留学中シドニー大学の友人とパーティーで、東南アジア旅行中に友人と

留学中シドニー大学の友人とパーティーで、東南アジア旅行中に友人と
 創大での経済学、GCPでの学びのおかげで、向こうでの授業もよく分かりましたし、レベルの高い学生たちの中で、さらに数学への興味が沸きました。シドニー大学の教授の方々もしっかりと答えてくれましたし、授業を受けながら、高校時代からの憧れが現実になったのだと、本当に嬉しかったです。経済学で博士号を取得するためには、数学のスキルが重要です。
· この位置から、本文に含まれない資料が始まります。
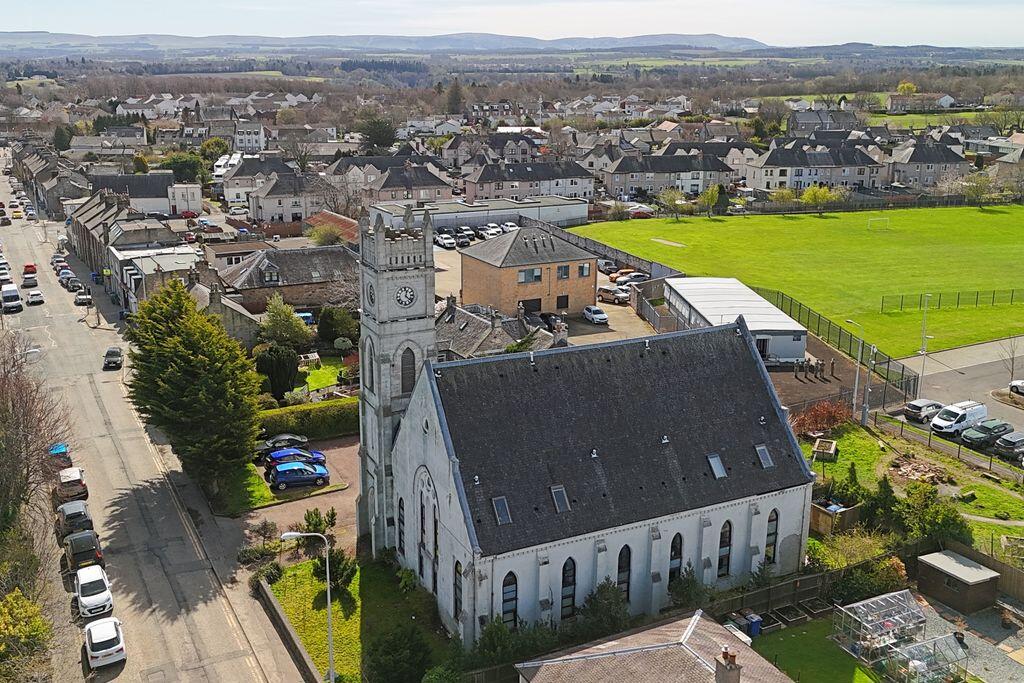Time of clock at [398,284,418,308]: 12:22
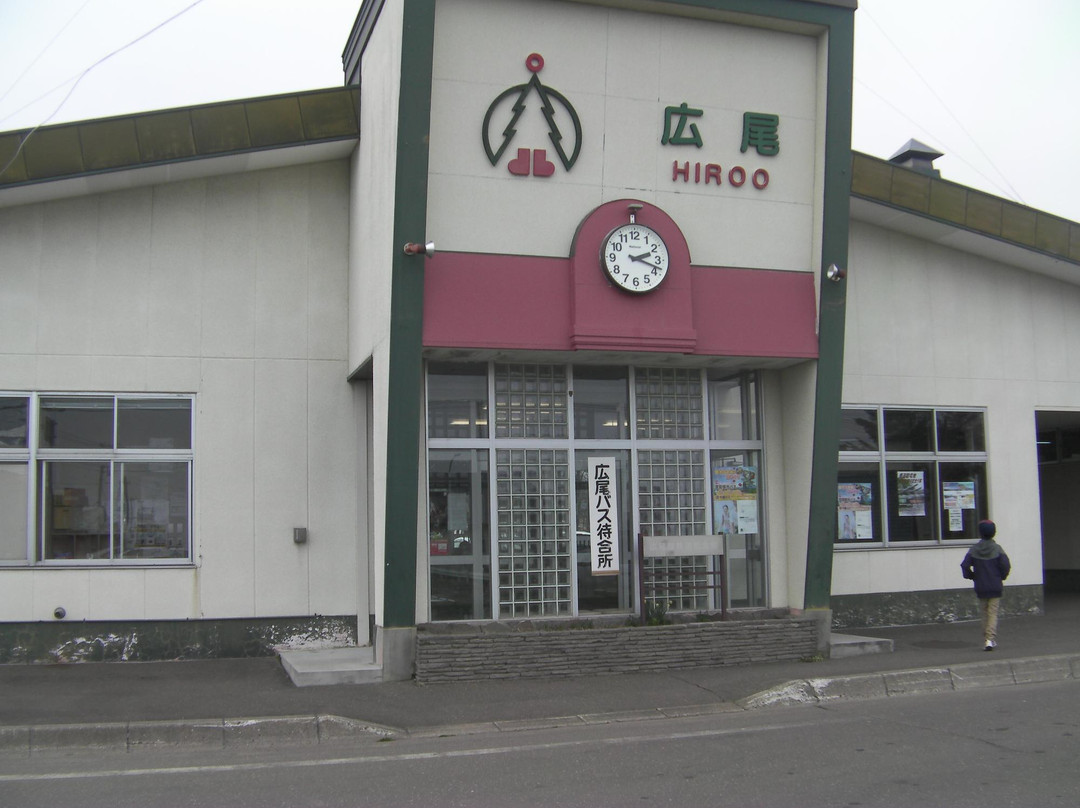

デューク大学の大学院に決めたのは、特に数学に力を入れていたからです。ただアメリカの大学院への進学は大変な経済的負担となりますので、これからにはなりますが、奨学金を取得することが、目下の課題です。
 留学先で苦労したのは、授業よりも、友人作りでした。シドニーでは、大きく、白人とアジア人に人種が分かれていました。人種差別というほどのことはありませんでしたが、何かにつけ、“アジア人だから、こうなんだ、ああなんだ”と槍玉に上がるようなこともあり、白人コミュニティに入ることは難しかったです。そこで、シドニー大学のサッカー部に所属しました。

留学中国立記念公園にてカンガルーと

留学中国立記念公園にてカンガルーと
 入っても、友情が築けるかどうかは、別問題で、向こうから話しかけてくれることはまずありませんし、あいさつしても冷たい反応しか返ってこない状況がしばらくはありました。でも、挫けず、英語が下手でもしゃべり続け、“アジア人だから・・・”と言われようが、“だから何だ”と言える自分になれた時、友人が出来ました。食事に行ったり、飲みに行ったり、パーティ-に誘ってもらったり、そうして友達になって、自分たちは、泣くし、笑うし、同じ人間だと実感しました。文化の違いをはじめ、様々な考え方や感覚の違いゆえに、理解し合うことが難しいと言う人もいますが、同じところで、泣いて笑えば、そんな違いなんて関係ないと思うようになります。自分からアピールしていく力とか積極性とか、彼らから学ぶことはたくさんありますが、同様に、日本人の他人を思う優しさや気遣いは、世界中どこに行っても喜ばれます。彼らから学ぶと共に、日本の良さ、自分たちの良さを強みにしていけばいいのだと思います。

最後に後輩たちに一言。

ウルルの絶景

ウルルの絶景
 創価大学には、力を付けようと思えばいくらでも応えてくれる教授陣もプログラムも用意されています。語学は、努力をすれば確実に力は付きます。自分にとっては、創価大学のキャンパス全体が、一番努力をできる環境であったと思います。人は環境に左右されます。自分の持てる力を存分に発揮させてくれる場所が創価大学であったと自信を持って言えます。
 最終的に大学院進学に決めたのは、GCPの先輩の“自分の好きなことをやったらいいよ!”との一言でした。私も後輩の皆さんに贈るとしたら、同じ言葉だと思います。どうかこのキャンパスで、それぞれの個性を遺憾なく発揮し、好奇心を沸き立たせ、自分にしかない自分の道を切り開いていって欲しいと思います!